# [WHAT IS BEING ASKED]
Copy the records below word for word, keeping every line as it appears.

# [SUPPLIED RECORDS]
** BEGIN **

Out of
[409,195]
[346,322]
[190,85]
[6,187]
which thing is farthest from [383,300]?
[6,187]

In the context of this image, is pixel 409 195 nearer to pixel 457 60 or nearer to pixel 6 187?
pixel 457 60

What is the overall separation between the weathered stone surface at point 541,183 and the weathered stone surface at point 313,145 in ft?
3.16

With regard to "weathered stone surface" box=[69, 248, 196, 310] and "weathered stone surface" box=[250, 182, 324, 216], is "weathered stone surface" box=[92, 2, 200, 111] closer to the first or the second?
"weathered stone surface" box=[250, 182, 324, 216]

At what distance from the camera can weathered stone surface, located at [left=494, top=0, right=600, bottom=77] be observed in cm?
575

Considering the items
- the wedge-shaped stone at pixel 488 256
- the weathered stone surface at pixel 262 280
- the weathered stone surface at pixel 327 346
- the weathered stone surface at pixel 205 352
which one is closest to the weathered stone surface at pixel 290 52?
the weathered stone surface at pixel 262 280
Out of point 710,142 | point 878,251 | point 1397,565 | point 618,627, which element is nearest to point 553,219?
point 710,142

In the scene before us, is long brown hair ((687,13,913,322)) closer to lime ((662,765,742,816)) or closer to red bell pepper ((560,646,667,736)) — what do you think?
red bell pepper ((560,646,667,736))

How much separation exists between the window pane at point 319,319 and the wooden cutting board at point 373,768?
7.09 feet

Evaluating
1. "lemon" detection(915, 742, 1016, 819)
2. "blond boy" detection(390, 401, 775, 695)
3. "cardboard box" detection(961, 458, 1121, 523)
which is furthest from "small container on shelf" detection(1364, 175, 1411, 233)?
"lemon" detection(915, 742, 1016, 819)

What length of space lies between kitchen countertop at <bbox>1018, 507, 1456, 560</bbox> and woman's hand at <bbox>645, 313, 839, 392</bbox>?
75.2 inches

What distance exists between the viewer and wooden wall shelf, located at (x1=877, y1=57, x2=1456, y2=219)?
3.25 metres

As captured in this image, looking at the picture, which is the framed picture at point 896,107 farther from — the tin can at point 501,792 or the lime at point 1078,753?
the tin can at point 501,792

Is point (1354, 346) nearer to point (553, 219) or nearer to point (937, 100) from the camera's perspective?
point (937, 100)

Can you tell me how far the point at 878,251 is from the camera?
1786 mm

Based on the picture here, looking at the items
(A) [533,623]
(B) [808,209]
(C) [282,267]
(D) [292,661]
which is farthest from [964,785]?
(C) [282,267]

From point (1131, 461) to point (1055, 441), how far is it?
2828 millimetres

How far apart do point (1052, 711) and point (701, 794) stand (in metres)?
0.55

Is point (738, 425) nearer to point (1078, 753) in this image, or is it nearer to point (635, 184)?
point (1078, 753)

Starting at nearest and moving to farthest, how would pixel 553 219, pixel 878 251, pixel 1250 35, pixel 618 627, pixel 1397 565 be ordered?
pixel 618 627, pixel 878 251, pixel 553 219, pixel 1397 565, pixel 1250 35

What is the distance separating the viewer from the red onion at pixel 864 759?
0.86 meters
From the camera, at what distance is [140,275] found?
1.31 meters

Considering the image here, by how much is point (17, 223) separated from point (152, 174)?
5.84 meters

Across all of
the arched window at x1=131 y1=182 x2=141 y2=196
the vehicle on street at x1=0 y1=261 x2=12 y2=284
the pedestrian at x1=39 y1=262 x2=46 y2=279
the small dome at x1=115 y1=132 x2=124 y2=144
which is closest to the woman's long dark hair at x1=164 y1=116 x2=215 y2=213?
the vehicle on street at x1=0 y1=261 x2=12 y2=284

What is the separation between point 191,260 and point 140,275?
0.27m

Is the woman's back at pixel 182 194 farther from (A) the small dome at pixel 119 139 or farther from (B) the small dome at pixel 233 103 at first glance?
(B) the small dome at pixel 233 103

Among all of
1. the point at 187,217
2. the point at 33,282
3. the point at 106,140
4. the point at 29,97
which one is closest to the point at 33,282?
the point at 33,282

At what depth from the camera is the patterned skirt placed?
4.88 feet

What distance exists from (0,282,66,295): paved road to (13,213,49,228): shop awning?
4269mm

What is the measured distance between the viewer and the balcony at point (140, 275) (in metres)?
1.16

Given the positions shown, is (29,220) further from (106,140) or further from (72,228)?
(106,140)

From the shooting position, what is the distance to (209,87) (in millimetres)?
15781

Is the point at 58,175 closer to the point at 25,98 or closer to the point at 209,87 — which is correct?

** END **

# [SOLUTION TO THE EXERCISE]
Out of
[409,195]
[346,322]
[190,85]
[6,187]
which thing is farthest from [383,300]?
[6,187]

In the context of this image, is pixel 409 195 nearer to pixel 457 60 or nearer to pixel 6 187?
pixel 457 60

What is the overall separation between the weathered stone surface at point 541,183 and the weathered stone surface at point 313,145 in ft?
3.16

With regard to "weathered stone surface" box=[69, 248, 196, 310] and "weathered stone surface" box=[250, 182, 324, 216], is "weathered stone surface" box=[92, 2, 200, 111] closer to the first or the second?
"weathered stone surface" box=[250, 182, 324, 216]

At what distance from the camera can weathered stone surface, located at [left=494, top=0, right=600, bottom=77] be observed in cm?
575

Considering the items
- the wedge-shaped stone at pixel 488 256
- the weathered stone surface at pixel 262 280
- the weathered stone surface at pixel 327 346
- the weathered stone surface at pixel 205 352
which one is closest to the weathered stone surface at pixel 290 52?
the weathered stone surface at pixel 262 280
Out of point 710,142 | point 878,251 | point 1397,565 | point 618,627, which element is nearest to point 553,219?
point 710,142

In the scene before us, is long brown hair ((687,13,913,322)) closer to lime ((662,765,742,816)) or closer to red bell pepper ((560,646,667,736)) — what do you think?
red bell pepper ((560,646,667,736))

How much separation exists between the window pane at point 319,319 and the wooden cutting board at point 373,768?
7.09 feet

Evaluating
1. "lemon" detection(915, 742, 1016, 819)
2. "blond boy" detection(390, 401, 775, 695)
3. "cardboard box" detection(961, 458, 1121, 523)
which is furthest from "small container on shelf" detection(1364, 175, 1411, 233)?
"lemon" detection(915, 742, 1016, 819)

What length of space lies between kitchen countertop at <bbox>1018, 507, 1456, 560</bbox> and woman's hand at <bbox>645, 313, 839, 392</bbox>?
75.2 inches

What distance exists between the viewer and wooden wall shelf, located at (x1=877, y1=57, x2=1456, y2=219)?
3.25 metres

As captured in this image, looking at the picture, which is the framed picture at point 896,107 farther from — the tin can at point 501,792 or the lime at point 1078,753?
the tin can at point 501,792

Is point (1354, 346) nearer to point (553, 219) or nearer to point (937, 100) from the camera's perspective?
point (937, 100)

Can you tell me how far the point at 878,251 is from the camera?
1786 mm

Based on the picture here, looking at the items
(A) [533,623]
(B) [808,209]
(C) [282,267]
(D) [292,661]
which is farthest from [964,785]?
(C) [282,267]

From point (1131, 461) to point (1055, 441), how far is it?
2828 millimetres

How far apart do point (1052, 711) and point (701, 794) stand (in metres)?
0.55

Is point (738, 425) nearer to point (1078, 753) in this image, or is it nearer to point (635, 184)?
point (1078, 753)

Starting at nearest and moving to farthest, how would pixel 553 219, pixel 878 251, pixel 1250 35, pixel 618 627, pixel 1397 565 be ordered?
pixel 618 627, pixel 878 251, pixel 553 219, pixel 1397 565, pixel 1250 35

What is the distance separating the viewer from the red onion at pixel 864 759?
0.86 meters
From the camera, at what distance is [140,275] found?
1.31 meters

Considering the image here, by how much is point (17, 223) separated from point (152, 174)?
5.84 meters

Across all of
the arched window at x1=131 y1=182 x2=141 y2=196
the vehicle on street at x1=0 y1=261 x2=12 y2=284
the pedestrian at x1=39 y1=262 x2=46 y2=279
the small dome at x1=115 y1=132 x2=124 y2=144
which is closest to the woman's long dark hair at x1=164 y1=116 x2=215 y2=213?
the vehicle on street at x1=0 y1=261 x2=12 y2=284

What is the separation between point 191,260 and point 140,275?
0.27m

Is the woman's back at pixel 182 194 farther from (A) the small dome at pixel 119 139 or farther from (B) the small dome at pixel 233 103 at first glance?
(B) the small dome at pixel 233 103

Among all of
1. the point at 187,217
2. the point at 33,282
3. the point at 106,140
4. the point at 29,97
which one is closest to the point at 33,282?
the point at 33,282

At what depth from the camera is the patterned skirt placed?
4.88 feet

What distance exists from (0,282,66,295): paved road to (13,213,49,228): shop awning?
4269mm

What is the measured distance between the viewer and the balcony at point (140, 275) (in metres)?
1.16

Given the positions shown, is (29,220) further from (106,140) or further from (72,228)?
(106,140)

From the shooting position, what is the distance to (209,87) (in millimetres)?
15781

Is the point at 58,175 closer to the point at 25,98 or closer to the point at 209,87 — which is correct?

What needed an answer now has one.